AMETEK, Inc. (NYSE:AME) Q3 2023 Earnings Call Transcript October 31, 2023
AMETEK, Inc. misses on earnings expectations. Reported EPS is $1.47 EPS, expectations were $1.58.
Operator: Good day and welcome to the AMETEK’s Third Quarter 2023 Earnings Conference Call. At this time, all participants are in a listen-only mode. After the speakers’ presentations, there will be a question-and-answer session. [Operator Instructions] Please be advised that today’s conference is being recorded. I would now like to hand the conference over to your speaker today, Kevin Coleman, Vice President of Investor Relations and Treasurer. Please go ahead.
Kevin Coleman: Thank you, Abigail. Good morning and thank you for joining us for AMETEK’s third quarter 2023 Earnings Conference Call. With me today are Dave Zapico, Chairman and Chief Executive Officer and Bill Burke, Executive Vice President and Chief Financial Officer. During the course of today’s call, we will be making forward-looking statements, which are subject to change based on various risk factors and uncertainties that may cause actual results to differ significantly from expectations. A detailed discussion of the risk and uncertainties that may affect our future results is contained in AMETEK’s filings with the SEC. AMETEK disclaims any intention or obligation to update or revise any forward-looking statements. Any references made on this call to 2022 or 2023 results or to 2023 guidance will be on an adjusted basis, excluding after-tax, acquisition-related intangible amortization.
Reconciliations between GAAP and adjusted measures can be found in our press release and on the Investors section of our website. We’ll begin today’s call with prepared remarks by Dave and Bill, and then we’ll open it up for questions. I’ll now turn the meeting over to Dave.

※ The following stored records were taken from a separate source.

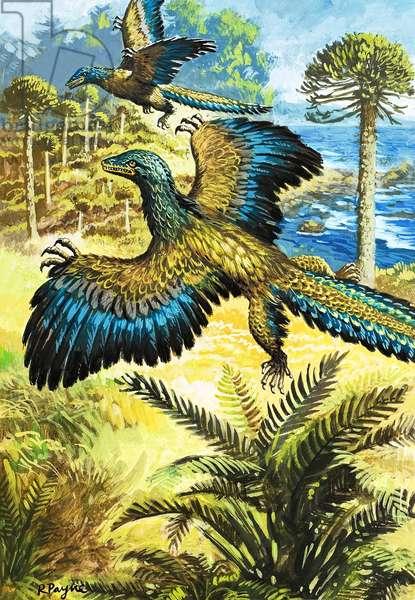 Archaeopreryx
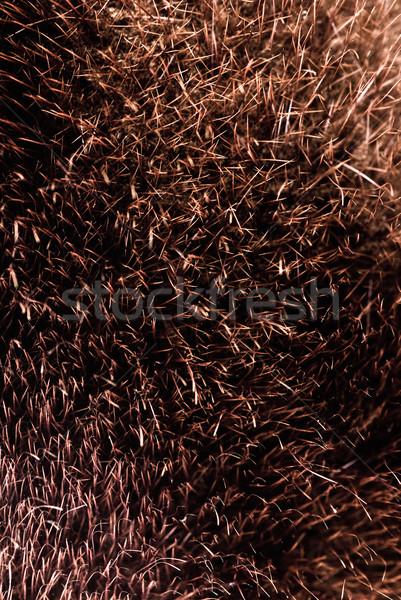 коричневый мех текстуры черный волна кожи Сток-фото © PetrMalyshev
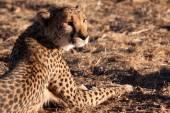 Cheetah in wild — Stock Photo
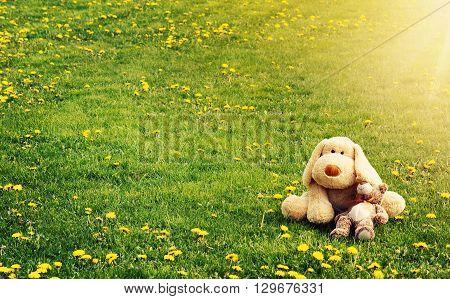 Plushtoys lying on the dandelion field in summer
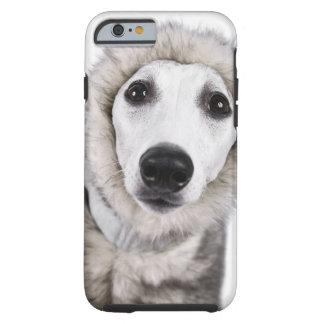 Whippet hund som ha på sig pälslaget, skjuten tough iPhone 6 case
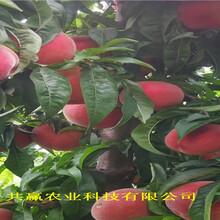 河北唐山晚熟蟠桃樹苗采購批發價圖片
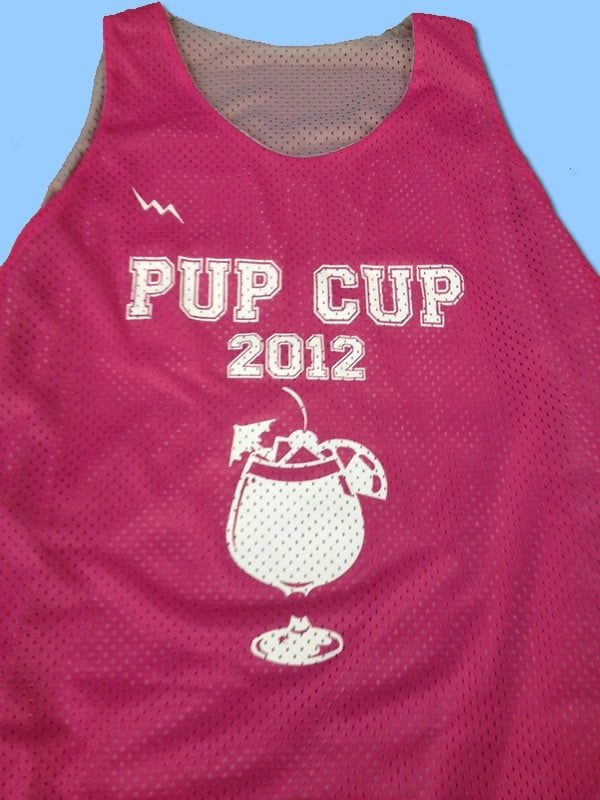 pup cup reversible jerseys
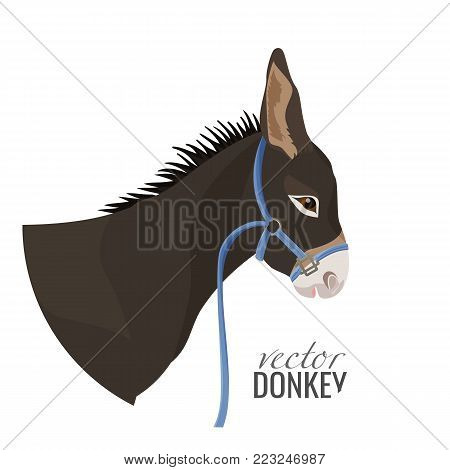 Adorable donkey head with black mane in blue thin harness isolated cartoon flat vector illustration on white background. Animal that can carry heavy weight.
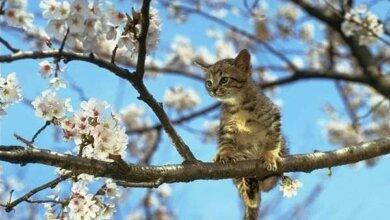 Весна возвращается: на 25 апреля в Николаеве синоптики обещают теплую погоду | Корабелов.ИНФО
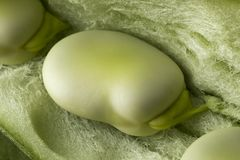 Fresh raw broad bean inside the pod. Close up full frame Stock Images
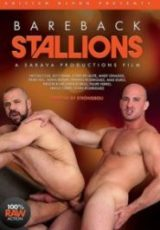 Bareback Stallions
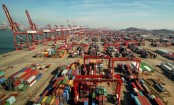 China export growth slows in November: customs data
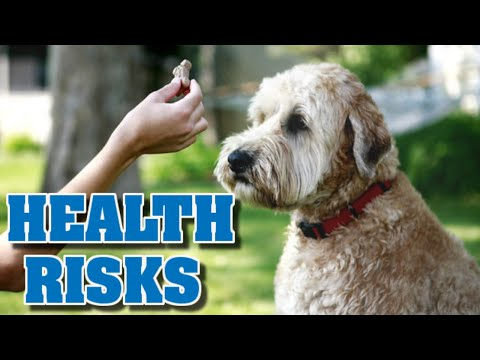 Treat training dogs is a health risk.
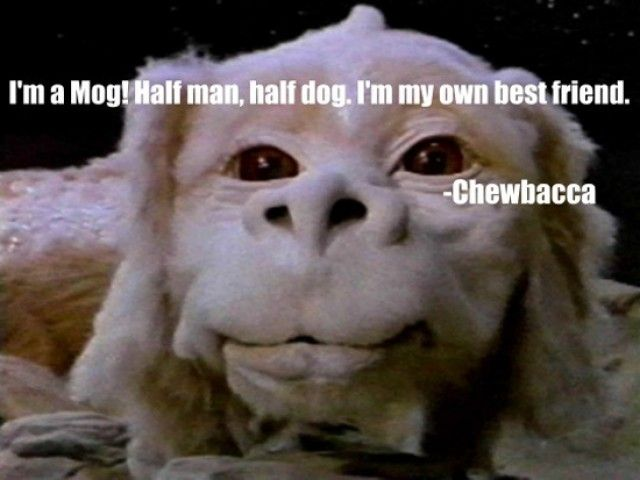 Funny Meme Upload : 46 best funny memes from gadget flow images on pinterest ha ha so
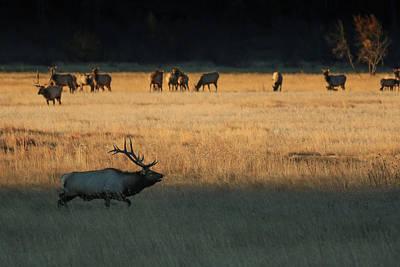 Photograph - Rocky Mountain Elk Herd at Sunrise by Zach Rockvam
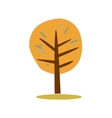 Simple of autumn tree vector image vector image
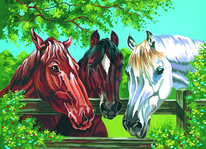 Horses, Paint by Number Set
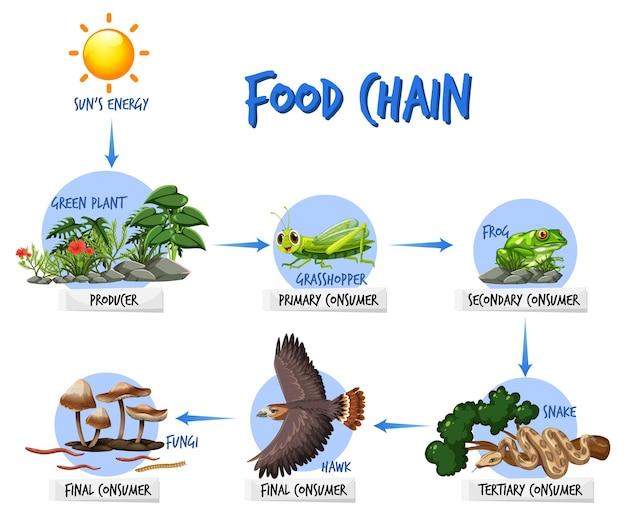 Концепция схемы пищевой цепи
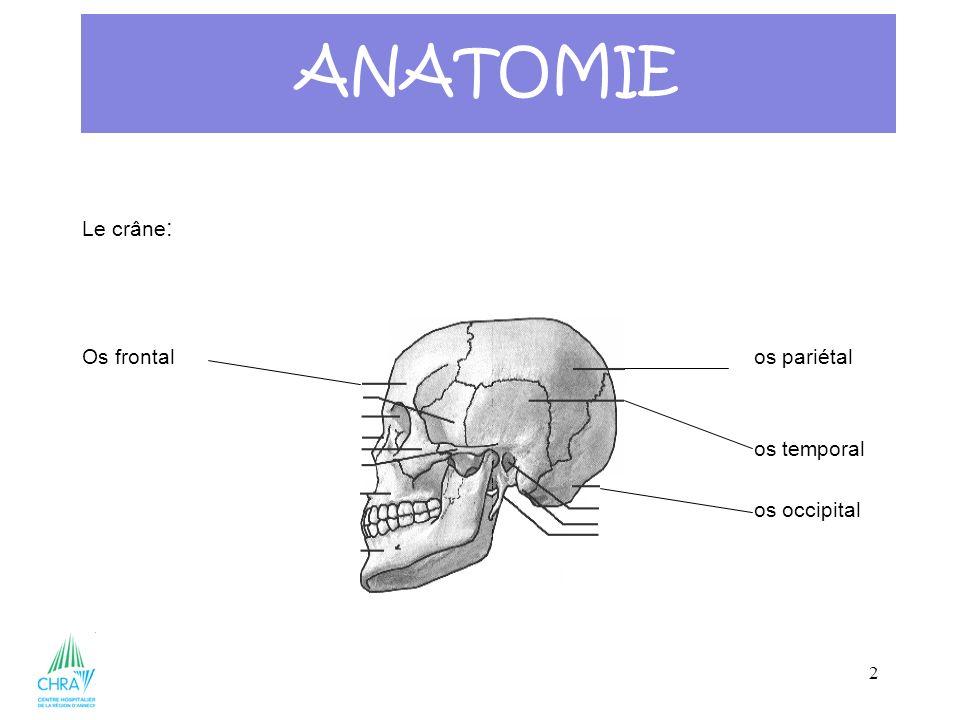 3 Le crâne: ANATOMIE
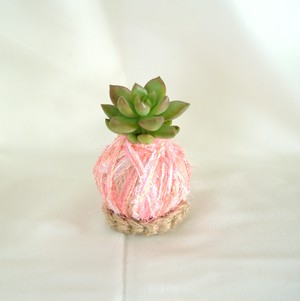 毛糸のコケ玉®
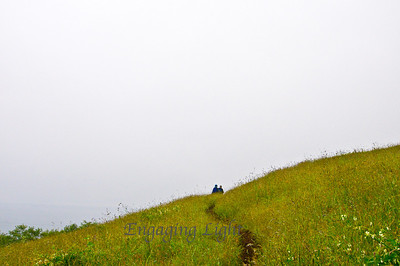 Spring Hike, Cascade Head, Oregon Coast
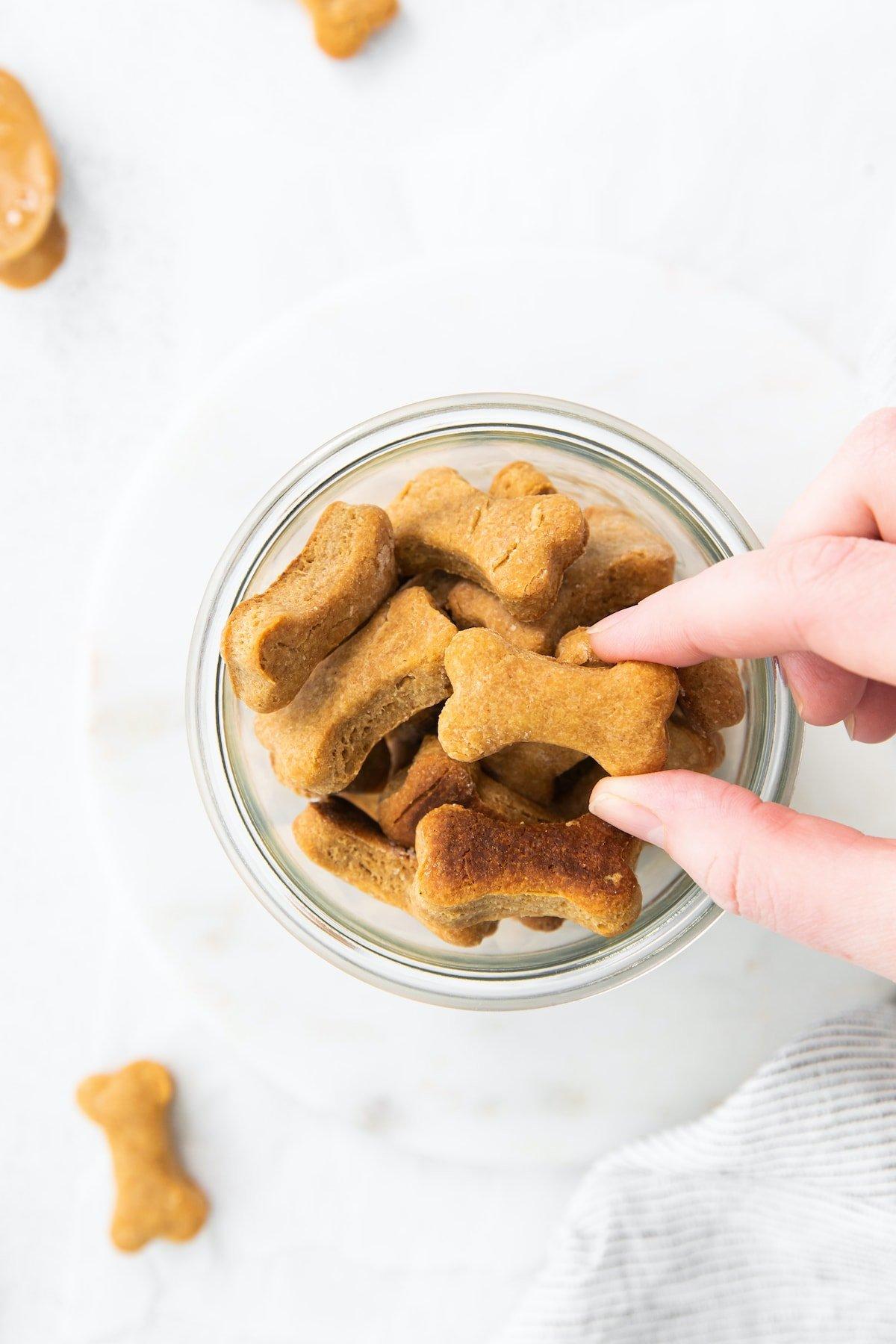 يد تلتقط طعام كلب محلي الصنع من البرطمان.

Dave Zapico: Thank you, Kevin, and good morning, everyone. AMETEK delivered excellent results in the third quarter, highlighted by outstanding operational execution, superb margin expansion, strong cash flows and earnings ahead of our expectations. In the quarter, we established records for operating income, operating margins, earnings per share, EBITDA and cash flows. Given these strong results and our outlook for the balance of the year, we have again, increased our earnings guidance for the full year. We have also been very active on the acquisition front. During the third quarter, we completed the acquisition of United Electronics Industries and subsequent to the end of the third quarter, we acquired Amplifier Research. Today, we also announced the signing of a definitive purchase agreement to acquire Paragon Medical, a highly attractive acquisition, which broadens our exposure in the Medical Technology space.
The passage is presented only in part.